INSTRUCCIONES Y REQUISITOS
Devuelve sin ningún cambio las líneas de los registros que siguen, empezando por la línea que contiene "When comparing the" y continuando hasta el final de los registros, con ambos extremos incluidos.

Registros almacenados:
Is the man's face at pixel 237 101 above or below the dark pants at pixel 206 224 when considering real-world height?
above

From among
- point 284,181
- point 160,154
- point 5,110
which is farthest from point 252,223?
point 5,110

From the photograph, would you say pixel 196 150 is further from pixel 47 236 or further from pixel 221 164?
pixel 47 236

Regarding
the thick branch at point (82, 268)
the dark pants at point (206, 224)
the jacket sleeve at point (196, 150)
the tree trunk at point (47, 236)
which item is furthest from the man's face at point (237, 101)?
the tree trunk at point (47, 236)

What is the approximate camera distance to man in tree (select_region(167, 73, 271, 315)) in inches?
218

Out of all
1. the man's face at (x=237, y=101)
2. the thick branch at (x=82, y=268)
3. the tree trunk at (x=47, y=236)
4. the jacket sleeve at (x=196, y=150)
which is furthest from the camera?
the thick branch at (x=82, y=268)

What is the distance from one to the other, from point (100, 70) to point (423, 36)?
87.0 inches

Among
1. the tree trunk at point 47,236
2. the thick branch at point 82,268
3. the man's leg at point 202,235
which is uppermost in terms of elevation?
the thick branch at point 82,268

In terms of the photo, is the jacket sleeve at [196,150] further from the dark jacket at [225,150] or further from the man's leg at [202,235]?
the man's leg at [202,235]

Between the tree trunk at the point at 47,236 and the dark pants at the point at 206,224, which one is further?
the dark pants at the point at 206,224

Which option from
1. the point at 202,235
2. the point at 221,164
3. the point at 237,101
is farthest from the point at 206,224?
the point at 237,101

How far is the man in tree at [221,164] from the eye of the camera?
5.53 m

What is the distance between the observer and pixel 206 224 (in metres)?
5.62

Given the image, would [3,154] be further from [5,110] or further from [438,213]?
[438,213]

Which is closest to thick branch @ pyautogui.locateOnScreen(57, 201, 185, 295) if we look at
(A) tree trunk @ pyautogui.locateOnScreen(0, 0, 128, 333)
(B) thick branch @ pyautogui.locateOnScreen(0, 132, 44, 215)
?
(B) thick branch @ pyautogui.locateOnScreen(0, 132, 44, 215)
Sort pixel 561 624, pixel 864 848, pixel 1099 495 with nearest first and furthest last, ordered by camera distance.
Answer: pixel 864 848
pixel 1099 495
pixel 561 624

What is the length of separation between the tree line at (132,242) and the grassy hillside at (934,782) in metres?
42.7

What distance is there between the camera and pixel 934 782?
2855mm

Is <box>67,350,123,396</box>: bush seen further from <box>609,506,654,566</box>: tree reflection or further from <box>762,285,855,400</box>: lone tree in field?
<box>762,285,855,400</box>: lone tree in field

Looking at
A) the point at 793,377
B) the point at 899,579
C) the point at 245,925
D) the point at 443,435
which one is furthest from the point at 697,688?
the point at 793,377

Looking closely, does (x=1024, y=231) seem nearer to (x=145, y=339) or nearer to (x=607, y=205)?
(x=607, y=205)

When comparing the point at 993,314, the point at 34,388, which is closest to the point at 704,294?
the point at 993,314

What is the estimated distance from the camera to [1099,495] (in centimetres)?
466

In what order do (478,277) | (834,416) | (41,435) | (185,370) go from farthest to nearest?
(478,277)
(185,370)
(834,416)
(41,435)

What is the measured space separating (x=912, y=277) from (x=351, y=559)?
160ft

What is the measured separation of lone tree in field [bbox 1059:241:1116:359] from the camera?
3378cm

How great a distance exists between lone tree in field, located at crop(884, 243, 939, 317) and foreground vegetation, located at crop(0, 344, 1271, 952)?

SOLUCIÓN A CONTINUACIÓN
When comparing the point at 993,314, the point at 34,388, which is closest to the point at 704,294?
the point at 993,314

What is the estimated distance from the camera to [1099,495] (in centimetres)?
466

In what order do (478,277) | (834,416) | (41,435) | (185,370) go from farthest to nearest?
(478,277)
(185,370)
(834,416)
(41,435)

What is the measured space separating (x=912, y=277) from (x=351, y=559)?
160ft

What is the measured separation of lone tree in field [bbox 1059:241:1116:359] from the camera?
3378cm

How great a distance exists between lone tree in field, located at crop(884, 243, 939, 317) and foreground vegetation, located at crop(0, 344, 1271, 952)?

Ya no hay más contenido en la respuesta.